RALEIGH, N.C. – North Carolina’s community college board on Friday approved allowing illegal immigrants to enroll next year, a move that could drop a contentious issue in the lap of state lawmakers in an election year.
The State Board of Community Colleges voted 13-1 to admit illegal immigrants to classrooms if they graduated from a U.S. high school, pay out-of-state tuition of about $7,700 a year and don’t displace a citizen. The opposing vote came from Lt. Gov. Walter Dalton.
The country’s third-largest community college system has changed its illegal immigrant admission policy four times since 2000. The change on admitting foreign citizens comes at a time when unemployed workers are jamming classrooms.
But North Carolina also has one of the country’s largest populations of illegal immigrants, with about 678,000 in 2008, according to the Pew Hispanic Center.
The enrollment rules are comparable to those already in effect for University of North Carolina campuses.
“But we also recognized the needs of our state’s citizens to have every educational opportunity available by adding the caveat that a North Carolina or U.S citizen could not be displaced by an undocumented immigrant,” community colleges board chairwoman Hilda Pinnix-Ragland said.
The policy now must be reviewed by a state commission that reviews administrative rules. Written objections to the policy from 10 residents would send it to the General Assembly, which could block the liberalized admissions by passing a law.

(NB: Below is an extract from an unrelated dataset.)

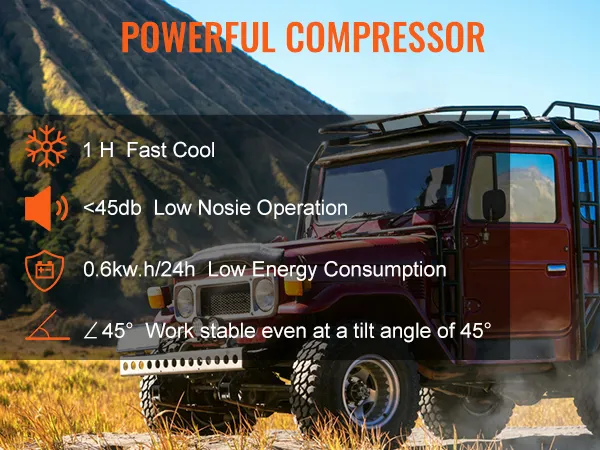 POWERFUL COMPRESSOR

1 H Fast Cool

<45db Low Nosie Operation

0.6kw.h/24h Low Energy Consumption

∠45° Work stable even at a tilt angle of 45°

Democratic leaders in the state House and Senate would decide whether to take the issue to a vote.
Americans for Legal Immigration PAC President William Gheen said opponents of illegal immigration will raise objections and leave it for Democratic legislative leaders to decide whether to reverse the community colleges board.
“We would love for the Legislature to take this up,” Gheen said. “This is a position that should have been taken by our elected officials, but instead it was done by bureaucrats appointed by the Democratic machine.”
Republican state Reps. Wil Neumann and Pearl Burris-Floyd, both of Gaston County, have said they’ll seek legislative action to overturn the revamped admissions policy.
Democratic State Treasurer Janet Cowell voted in favor of the revised policy.
“Anyone that seeks a higher education and has the desire to be a contributing member of society should have the opportunity to do so,” Cowell said. “I believe this is in the best economic interest of our state now and in the future.”
Dalton, also a Democrat, issued a statement saying: “It is simply not the right time to place greater demands on our community colleges.”
Asked to clarify how illegal immigrants would overburden community colleges if they paid the full cost of their education and took instructional slots otherwise unfilled, Dalton issued a second statement citing capacity and cost problems.
“The issue is really about access to our community colleges. Due to budget cutbacks, thousands of high school students were denied access to dual enrollment programs. In addition, tuition was raised on all students which further limits access when the demands for education are at an all time high,” he said.